(Kaynak Metin):

○ ○ ○ ○

Yeni bir araştırmaya göre insanın ortalama vücut sıcaklığı son 150 yılda düştü ancak düşüşün ardındaki neden belirsizliğini koruyor.
Stanford Üniversitesi Tıp Fakültesi'nden araştırmacılar insan vücudunun (ilk olarak Alman hekim Carl Reinhold August Wunderlich'in 1868'de belirlediği) 37 derecelik standarttan genel anlamda daha soğuk olduğunu gösterdi.
Yeni çalışma günümüzdeki erkeklerin vücut sıcaklığının 19 yüzyıldakilere göre 0,58 derece düştüğünü gösterirken kadınlardaki düşüş 0,32 derecede kaldı.
Bu düşüş "çevremizde son 200 yılda yaşanan ve fizyolojik değişikliklere neden olan değişimlere" bağlanıyor. Ancak çalışma, ortaya konan sebep ve sonuçların "tabiatı gereği kanıtlanamaz" kaldığını ifade ediyor.

○ ○ ○ ○

(Girdi Verileri):

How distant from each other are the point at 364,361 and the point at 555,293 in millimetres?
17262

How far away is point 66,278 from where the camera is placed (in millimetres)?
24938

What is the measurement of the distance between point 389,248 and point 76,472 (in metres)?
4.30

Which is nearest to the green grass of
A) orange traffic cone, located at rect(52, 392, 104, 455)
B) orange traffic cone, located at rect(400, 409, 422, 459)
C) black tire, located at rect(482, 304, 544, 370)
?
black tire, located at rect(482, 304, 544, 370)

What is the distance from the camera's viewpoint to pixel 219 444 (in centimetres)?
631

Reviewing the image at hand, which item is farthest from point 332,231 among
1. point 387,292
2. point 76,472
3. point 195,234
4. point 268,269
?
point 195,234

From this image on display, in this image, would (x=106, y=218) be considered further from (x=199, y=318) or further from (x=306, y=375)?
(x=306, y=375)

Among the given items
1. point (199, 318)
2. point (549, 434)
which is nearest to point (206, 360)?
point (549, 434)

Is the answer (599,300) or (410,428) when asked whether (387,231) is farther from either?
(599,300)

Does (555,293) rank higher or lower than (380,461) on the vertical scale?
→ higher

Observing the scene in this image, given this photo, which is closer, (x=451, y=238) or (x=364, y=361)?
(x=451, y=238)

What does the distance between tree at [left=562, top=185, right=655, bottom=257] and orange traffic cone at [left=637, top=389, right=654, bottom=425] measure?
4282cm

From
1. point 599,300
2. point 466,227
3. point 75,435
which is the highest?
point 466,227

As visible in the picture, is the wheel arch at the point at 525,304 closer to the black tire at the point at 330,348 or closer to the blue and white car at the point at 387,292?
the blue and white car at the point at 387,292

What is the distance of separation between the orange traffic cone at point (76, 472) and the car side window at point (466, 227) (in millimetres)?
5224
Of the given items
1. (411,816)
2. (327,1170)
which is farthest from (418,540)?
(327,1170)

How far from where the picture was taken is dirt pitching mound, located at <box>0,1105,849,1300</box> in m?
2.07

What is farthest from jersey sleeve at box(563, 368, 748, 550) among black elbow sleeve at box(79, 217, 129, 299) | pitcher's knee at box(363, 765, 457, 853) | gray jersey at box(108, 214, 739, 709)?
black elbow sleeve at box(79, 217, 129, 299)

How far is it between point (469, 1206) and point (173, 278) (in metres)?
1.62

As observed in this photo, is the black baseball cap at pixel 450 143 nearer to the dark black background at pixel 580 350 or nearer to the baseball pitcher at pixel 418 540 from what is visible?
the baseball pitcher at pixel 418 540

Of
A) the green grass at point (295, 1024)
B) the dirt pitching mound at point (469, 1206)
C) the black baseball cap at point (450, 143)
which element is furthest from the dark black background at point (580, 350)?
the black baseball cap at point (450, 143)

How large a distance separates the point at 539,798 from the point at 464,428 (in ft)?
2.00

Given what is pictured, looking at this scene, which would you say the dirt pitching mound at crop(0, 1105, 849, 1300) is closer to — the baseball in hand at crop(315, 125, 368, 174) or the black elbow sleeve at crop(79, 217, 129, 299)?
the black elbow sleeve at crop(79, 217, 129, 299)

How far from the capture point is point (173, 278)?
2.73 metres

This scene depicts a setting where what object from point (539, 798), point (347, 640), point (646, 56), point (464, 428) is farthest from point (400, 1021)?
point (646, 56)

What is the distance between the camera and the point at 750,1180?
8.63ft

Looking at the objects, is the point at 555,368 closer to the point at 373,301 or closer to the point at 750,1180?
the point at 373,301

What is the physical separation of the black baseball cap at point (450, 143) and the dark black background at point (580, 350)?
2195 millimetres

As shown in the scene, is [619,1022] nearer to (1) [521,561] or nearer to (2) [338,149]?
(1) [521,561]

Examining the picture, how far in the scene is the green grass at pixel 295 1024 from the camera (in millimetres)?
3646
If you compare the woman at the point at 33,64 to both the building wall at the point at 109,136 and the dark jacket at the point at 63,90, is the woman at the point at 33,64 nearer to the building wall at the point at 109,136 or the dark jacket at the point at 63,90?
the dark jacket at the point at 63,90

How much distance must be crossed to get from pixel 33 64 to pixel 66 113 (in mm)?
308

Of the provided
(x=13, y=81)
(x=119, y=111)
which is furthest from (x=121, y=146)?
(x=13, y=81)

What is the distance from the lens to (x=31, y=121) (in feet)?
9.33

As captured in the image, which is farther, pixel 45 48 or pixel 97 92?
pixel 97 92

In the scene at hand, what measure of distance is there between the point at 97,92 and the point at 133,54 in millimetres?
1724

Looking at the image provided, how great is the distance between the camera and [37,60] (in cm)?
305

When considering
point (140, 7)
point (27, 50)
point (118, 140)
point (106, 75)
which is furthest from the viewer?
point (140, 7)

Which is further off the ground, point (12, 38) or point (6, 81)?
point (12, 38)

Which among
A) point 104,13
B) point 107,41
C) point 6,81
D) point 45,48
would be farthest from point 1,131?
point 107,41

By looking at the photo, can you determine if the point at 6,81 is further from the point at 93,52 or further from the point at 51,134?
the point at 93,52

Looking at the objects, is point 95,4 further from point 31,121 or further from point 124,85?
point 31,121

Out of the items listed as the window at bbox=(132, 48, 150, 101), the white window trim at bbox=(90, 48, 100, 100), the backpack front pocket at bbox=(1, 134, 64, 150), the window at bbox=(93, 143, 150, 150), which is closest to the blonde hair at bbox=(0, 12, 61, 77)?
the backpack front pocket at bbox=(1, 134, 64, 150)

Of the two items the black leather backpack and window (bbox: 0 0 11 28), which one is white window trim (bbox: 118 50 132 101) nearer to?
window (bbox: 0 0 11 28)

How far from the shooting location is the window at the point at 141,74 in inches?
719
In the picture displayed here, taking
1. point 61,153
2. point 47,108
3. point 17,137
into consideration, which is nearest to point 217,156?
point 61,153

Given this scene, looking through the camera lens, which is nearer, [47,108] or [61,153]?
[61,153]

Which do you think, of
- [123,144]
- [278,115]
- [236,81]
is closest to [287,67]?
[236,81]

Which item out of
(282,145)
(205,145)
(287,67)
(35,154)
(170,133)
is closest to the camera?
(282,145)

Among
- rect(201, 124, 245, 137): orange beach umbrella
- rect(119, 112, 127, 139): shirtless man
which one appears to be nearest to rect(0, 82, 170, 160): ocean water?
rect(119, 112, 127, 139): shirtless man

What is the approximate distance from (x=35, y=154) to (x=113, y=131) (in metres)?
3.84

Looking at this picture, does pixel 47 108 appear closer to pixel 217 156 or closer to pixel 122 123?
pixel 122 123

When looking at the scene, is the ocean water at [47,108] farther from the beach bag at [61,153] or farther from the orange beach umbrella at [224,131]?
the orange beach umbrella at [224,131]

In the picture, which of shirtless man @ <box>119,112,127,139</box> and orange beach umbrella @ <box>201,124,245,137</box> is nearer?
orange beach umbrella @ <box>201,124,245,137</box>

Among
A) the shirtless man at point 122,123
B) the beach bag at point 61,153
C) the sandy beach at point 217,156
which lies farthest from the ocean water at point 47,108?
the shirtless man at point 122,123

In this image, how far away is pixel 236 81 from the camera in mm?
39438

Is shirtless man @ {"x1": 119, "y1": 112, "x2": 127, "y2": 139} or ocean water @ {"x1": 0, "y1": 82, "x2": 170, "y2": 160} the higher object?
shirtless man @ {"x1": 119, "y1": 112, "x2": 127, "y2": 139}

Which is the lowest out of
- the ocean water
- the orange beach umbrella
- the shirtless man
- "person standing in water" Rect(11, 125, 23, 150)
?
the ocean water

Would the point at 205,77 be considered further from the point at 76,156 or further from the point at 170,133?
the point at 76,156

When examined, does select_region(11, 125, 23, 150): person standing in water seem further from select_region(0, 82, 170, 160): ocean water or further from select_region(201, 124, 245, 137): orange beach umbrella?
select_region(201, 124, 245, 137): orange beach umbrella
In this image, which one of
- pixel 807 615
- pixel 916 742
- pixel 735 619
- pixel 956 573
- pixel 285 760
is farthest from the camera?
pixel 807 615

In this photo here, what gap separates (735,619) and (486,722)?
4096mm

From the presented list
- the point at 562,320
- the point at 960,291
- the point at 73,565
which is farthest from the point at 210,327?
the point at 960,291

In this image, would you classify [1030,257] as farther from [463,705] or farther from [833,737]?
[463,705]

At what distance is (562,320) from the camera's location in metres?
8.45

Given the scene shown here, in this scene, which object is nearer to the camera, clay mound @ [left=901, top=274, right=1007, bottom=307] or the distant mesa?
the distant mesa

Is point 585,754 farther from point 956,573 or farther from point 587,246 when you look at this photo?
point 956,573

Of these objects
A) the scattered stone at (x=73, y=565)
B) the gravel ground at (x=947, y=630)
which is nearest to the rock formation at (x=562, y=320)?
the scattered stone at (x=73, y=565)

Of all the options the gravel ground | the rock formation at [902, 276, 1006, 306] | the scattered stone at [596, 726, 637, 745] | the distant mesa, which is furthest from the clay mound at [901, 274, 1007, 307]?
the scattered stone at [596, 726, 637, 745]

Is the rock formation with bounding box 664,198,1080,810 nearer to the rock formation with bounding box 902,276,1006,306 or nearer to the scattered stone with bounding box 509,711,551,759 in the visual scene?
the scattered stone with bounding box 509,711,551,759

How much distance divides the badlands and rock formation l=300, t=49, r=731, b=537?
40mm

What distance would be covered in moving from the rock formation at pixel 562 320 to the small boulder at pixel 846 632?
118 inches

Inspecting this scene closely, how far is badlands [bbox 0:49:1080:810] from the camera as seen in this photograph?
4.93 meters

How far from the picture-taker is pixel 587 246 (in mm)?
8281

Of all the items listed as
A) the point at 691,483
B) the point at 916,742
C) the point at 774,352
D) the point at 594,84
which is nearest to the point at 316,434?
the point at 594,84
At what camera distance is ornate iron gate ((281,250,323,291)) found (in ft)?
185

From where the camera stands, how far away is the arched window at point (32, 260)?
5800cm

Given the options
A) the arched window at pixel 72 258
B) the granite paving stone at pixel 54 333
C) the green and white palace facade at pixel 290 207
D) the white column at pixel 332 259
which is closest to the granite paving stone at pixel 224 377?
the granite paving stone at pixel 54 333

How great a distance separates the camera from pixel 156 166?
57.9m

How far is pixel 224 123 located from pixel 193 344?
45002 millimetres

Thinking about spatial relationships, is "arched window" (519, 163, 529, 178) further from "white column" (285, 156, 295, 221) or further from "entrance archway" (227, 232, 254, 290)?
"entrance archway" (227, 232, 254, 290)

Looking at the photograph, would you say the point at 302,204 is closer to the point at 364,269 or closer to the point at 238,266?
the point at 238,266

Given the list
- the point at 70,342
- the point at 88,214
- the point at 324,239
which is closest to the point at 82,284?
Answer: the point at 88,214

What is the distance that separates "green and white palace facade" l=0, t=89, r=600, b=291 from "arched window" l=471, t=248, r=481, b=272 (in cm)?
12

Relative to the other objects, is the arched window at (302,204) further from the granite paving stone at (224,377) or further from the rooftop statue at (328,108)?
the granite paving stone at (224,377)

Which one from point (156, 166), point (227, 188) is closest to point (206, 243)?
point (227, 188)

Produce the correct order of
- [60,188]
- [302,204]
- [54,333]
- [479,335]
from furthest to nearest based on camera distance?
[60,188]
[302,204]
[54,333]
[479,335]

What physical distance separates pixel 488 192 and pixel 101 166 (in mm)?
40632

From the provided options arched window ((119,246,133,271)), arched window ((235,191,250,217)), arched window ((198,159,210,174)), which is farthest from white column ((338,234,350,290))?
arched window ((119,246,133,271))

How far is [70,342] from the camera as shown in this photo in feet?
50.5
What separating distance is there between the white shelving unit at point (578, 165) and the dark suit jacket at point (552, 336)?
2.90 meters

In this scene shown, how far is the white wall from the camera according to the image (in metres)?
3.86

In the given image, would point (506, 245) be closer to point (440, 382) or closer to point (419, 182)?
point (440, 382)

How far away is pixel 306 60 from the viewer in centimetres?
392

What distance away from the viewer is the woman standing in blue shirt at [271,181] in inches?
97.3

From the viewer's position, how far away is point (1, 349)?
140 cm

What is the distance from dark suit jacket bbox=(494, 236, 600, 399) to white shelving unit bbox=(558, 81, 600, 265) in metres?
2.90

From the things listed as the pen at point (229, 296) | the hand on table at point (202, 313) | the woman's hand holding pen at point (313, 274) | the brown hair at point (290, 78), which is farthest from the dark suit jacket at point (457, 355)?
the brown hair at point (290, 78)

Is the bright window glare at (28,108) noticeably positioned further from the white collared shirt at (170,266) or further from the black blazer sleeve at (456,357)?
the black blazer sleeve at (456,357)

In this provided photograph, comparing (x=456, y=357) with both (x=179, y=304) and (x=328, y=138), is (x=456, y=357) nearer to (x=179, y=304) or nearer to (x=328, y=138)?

○ ○ ○ ○

(Sorular):
1. Kaynak metindeki şu cümleyi İngilizceye çevirin: "Yeni bir araştırmaya göre insanın ortalama vücut sıcaklığı son 150 yılda düştü ancak düşüşün ardındaki neden belirsizliğini koruyor."
2. Kaynak metinde "Stanford Üniversitesi Tıp" ile "0,32 derecede kaldı." arasındaki bölümü, bu iki ifade de dahil olmak üzere olduğu gibi yazın.

(Cevaplar):
1. According to a new study, the average human body temperature has dropped over the last 150 years, but the reason behind the decline remains unclear.

2.
Stanford Üniversitesi Tıp Fakültesi'nden araştırmacılar insan vücudunun (ilk olarak Alman hekim Carl Reinhold August Wunderlich'in 1868'de belirlediği) 37 derecelik standarttan genel anlamda daha soğuk olduğunu gösterdi.
Yeni çalışma günümüzdeki erkeklerin vücut sıcaklığının 19 yüzyıldakilere göre 0,58 derece düştüğünü gösterirken kadınlardaki düşüş 0,32 derecede kaldı.